PRINCETON – Bon nombre d’Européens tremblent à l’idée de l’issue probable des prochaines élections parlementaires européennes : une importante progression des partis d’opposition anti-européens, qui se présenteront très probablement comme les réels vainqueurs. Mais toute cette agitation ne résoudra pas la crise politique de l’Union Européenne.

Et la crise est profonde. Aujourd’hui, les partis anti-UE – le Front National de Marine Le Pen en France, le parti de la Liberté de Geert Wilders aux Pays-Bas, et le Parti pour l’Indépendance du Royaume Uni de Nigel Farage – sont parvenus avec succès à s’organiser en une seule ‘famille’ politique. Tandis que les familles établies – les social-démocrates, les libéraux et le bloc du Parti Populaire Européen (PPE) – ont été discréditées aux yeux de nombreux Européens.
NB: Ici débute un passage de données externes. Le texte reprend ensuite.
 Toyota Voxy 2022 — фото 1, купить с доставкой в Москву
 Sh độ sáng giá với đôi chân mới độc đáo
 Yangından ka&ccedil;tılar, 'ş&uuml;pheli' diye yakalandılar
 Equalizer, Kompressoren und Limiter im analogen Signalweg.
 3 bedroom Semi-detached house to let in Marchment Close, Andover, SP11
Le problème est que les fondations morales et intellectuelles des vieux partis européens se sont rapidement érodées ces dernières années, en partie en conséquence de leur échec – ou de leur incapacité – à s’adapter aux systèmes de l’UE. S’ils n’agissent pas rapidement pour restaurer une image de crédibilité et d’efficacité digne des représentants des intérêts des électeurs, ils risquent de disparaître dans le décor politique, permettant ainsi à des populistes irresponsables d’occuper progressivement le centre de la scène.

C’est par exemple le cas de la Social-Démocratie, dont la mission historique a toujours été de faciliter la redistribution des ressources. Mais dans la mesure où en Europe, cette redistribution s’opère fondamentalement au niveau national de chaque pays – possédant l’autorité budgétaire nécessaire – il est difficile de la considérer comme un projet approprié pour l’ensemble de l’Europe.